Direct Pressure: Gently press a pad of clean cloth or gauze over the bleeding absorbing the blood and allowing it to clot. Do not disturb blood clots after they have formed. If blood soaks through, do not remove the pad; simply add additional layers of cloth and continue the direct pressure more evenly. The compress can be bound in place using bandage material which frees the hands of the first provider for other emergency actions. In the absence of a compress, a bare hand or finger can be used.
Direct pressure on a wound is the most preferable way to stop bleeding.

Elevation: If there is a severely bleeding wound on the foot or leg, gently elevate the leg so that the wound is above the level of the heart. Elevation uses the force of gravity to help reduce blood pressure in the injured area, slowing the bleeding. Elevation is most effective in larger animals with longer limbs where greater distances from wound to heart are possible. Direct pressure with compresses should also be maintained to maximize the use of elevation.

Pressure on the Supplying Artery: If external bleeding continues following the use of direct pressure and elevation, finger or thumb pressure over the main artery to the wound is needed.
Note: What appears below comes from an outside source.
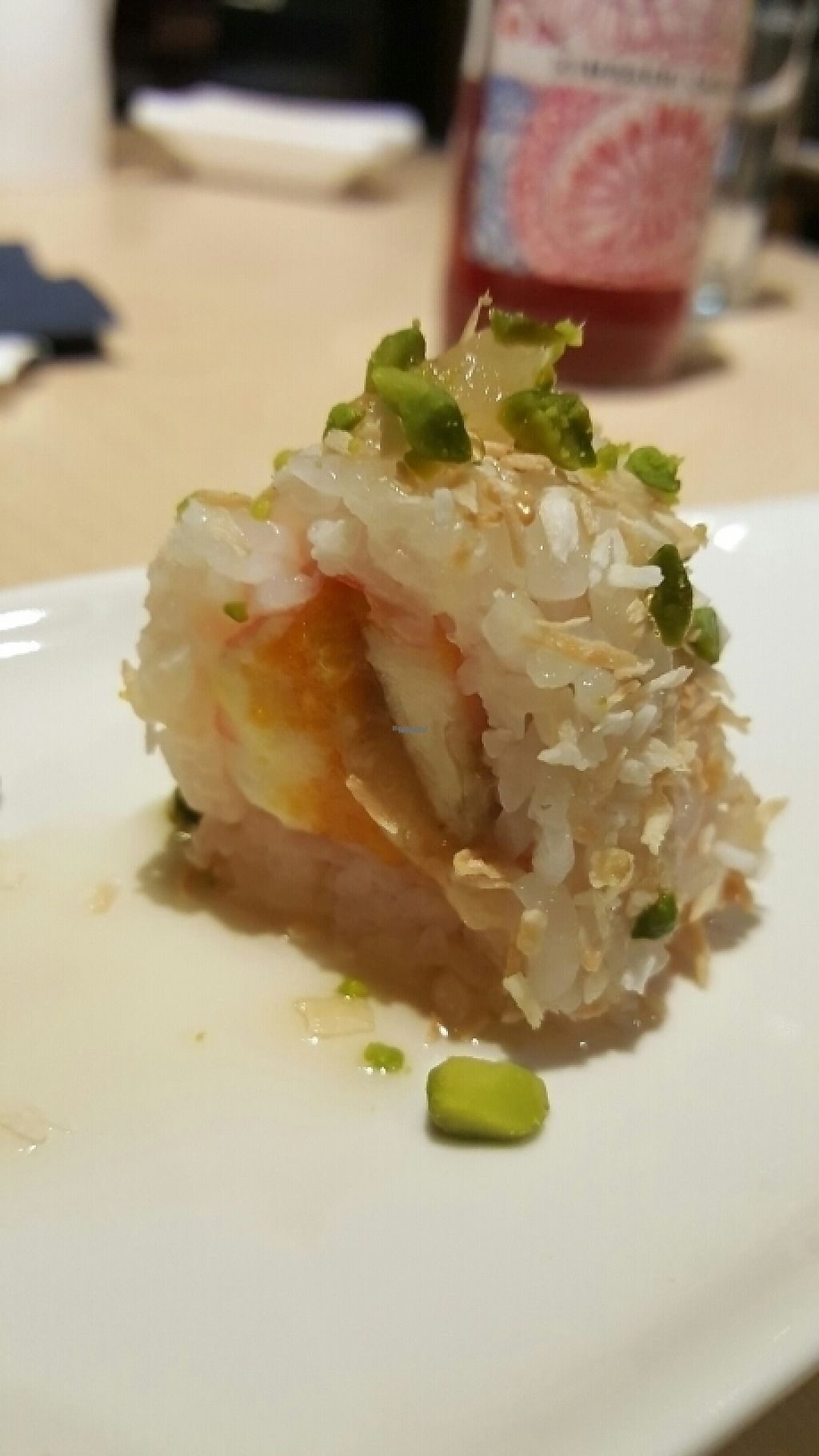 "Photo of MakiMaki Sushi Green  by <a href=""/members/profile/TinaEstrella"">TinaEstrella</a> <br/>sweet inside out dessert with pistachio, coconut, banana <br/> December 21, 2016  - <a href='/contact/abuse/image/84303/203812'>Report</a>"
Apply pressure to the femoral artery in the groin for severe bleeding of a rear leg; to the brachial artery in the inside part of the upper front leg for bleeding of a front leg; or to the caudal artery at the base of the tail if the wound is on the tail. Continue application of direct pressure.

Pressure Above and Below the Bleeding Wound: This can also be used in conjunction with direct pressure. Pressure above the wound will help control arterial bleeding. Pressure below the wound will help control bleeding from veins.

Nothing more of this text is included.